The choir often explores early partsongs and madrigals – our conductor, Christopher Hann, introduced two pieces of 16th Century music by Spanish composers so that we could include them on our tour to Spain in April 2018. O Magnum Mysterium by Cristobal de Morales and Laudate Dominum Omnes Gentes by Tomas Luis de Victoria both allow us to show our strengths in singing in mixed and double choir mixed positions.

The choir is also currently singing several movements from Rachmaninov’s All-night Vigil, partially because we like to challenge ourselves to sing in different languages, but also because it’s just a beautiful piece of music. In the last few years other notable pieces the choir has performed include Ca The Yowes by Vaughan-Williams, Tavener’s The Lamb and My Spirit Sang All Day by Gerald Finzi – easily one of the most joyful pieces ever written for choir!
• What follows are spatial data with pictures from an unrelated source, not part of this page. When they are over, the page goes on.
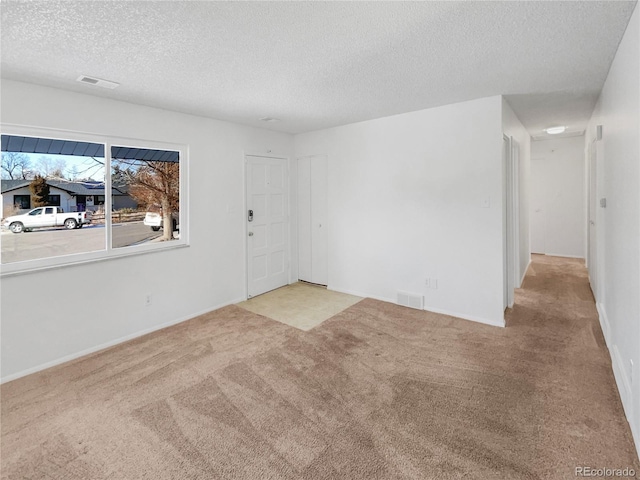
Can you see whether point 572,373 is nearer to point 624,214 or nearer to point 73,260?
point 624,214

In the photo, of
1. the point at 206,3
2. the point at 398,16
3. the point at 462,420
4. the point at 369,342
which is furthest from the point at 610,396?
the point at 206,3

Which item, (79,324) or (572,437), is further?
(79,324)

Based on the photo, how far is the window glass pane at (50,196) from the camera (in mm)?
2668

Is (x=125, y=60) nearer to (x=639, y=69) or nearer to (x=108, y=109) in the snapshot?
(x=108, y=109)

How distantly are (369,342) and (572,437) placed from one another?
1603 millimetres

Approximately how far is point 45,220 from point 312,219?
3.25 meters

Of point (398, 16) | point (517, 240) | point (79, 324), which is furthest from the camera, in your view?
point (517, 240)

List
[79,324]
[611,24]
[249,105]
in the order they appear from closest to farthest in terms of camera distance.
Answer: [611,24] < [79,324] < [249,105]

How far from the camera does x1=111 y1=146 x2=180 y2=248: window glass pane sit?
3299 millimetres

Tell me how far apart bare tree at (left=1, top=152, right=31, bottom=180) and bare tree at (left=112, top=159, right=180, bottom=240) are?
657 mm

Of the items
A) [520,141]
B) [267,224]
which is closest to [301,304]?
[267,224]

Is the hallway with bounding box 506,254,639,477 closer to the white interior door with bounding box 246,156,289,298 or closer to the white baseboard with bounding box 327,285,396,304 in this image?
the white baseboard with bounding box 327,285,396,304

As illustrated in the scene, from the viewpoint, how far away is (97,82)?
2.69 metres

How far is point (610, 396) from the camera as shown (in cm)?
220
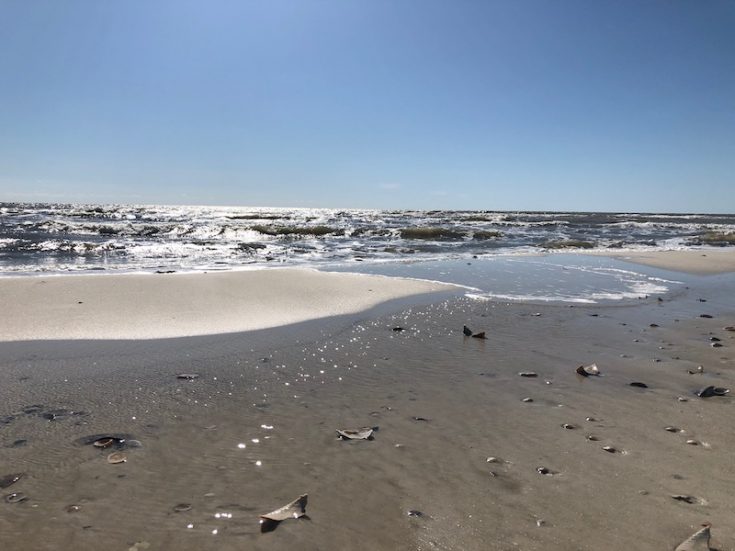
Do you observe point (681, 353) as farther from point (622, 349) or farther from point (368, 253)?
point (368, 253)

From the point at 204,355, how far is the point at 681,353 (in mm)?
6371

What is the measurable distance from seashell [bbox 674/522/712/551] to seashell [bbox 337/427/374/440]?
7.06 ft

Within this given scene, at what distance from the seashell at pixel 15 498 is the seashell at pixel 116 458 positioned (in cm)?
54

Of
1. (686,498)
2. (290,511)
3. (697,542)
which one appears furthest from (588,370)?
(290,511)

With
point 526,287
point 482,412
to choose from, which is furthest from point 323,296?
point 482,412

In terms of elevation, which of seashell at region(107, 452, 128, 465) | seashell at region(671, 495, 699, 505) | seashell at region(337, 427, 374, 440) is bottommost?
seashell at region(671, 495, 699, 505)

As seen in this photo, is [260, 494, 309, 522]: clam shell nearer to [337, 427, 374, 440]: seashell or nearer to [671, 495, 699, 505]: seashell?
[337, 427, 374, 440]: seashell

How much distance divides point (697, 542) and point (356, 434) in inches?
92.2

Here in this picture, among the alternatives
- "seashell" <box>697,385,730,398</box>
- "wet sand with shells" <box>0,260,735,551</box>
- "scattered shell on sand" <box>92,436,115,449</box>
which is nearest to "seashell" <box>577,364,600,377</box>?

The second halves of our concerts tend to explore the 20th and 21st centuries, usually with a lighter tone. In addition to music by modern crunch-chord master Eric Whitacre (Lux Aurumque is currently in rep, and we have enjoyed singing The Seal Lullaby and Sleep in recent years), we have been inspired by the dexterity of arrangements of David Bowie’s Life on Mars and The Real Group’s Chili Con Carne.

For those of you that know the latter piece in particular, you’ll see we like to stretch ourselves with vocal percussion when the opportunity arises! Similar pieces that the choir have sung since I joined have included The King’s Singers’ arrangement of I’m A Train and Alexander L’Estrange’s arrangement of George Shearing’s timeless Lullaby of Birdland.

As you can see, the choir sings a wide variety of music, and we like a challenge! We believe that the Walter Hussey Composition Competition is the perfect way to celebrate our love of choral music, and we hope the winning piece will become part of our repertorial future!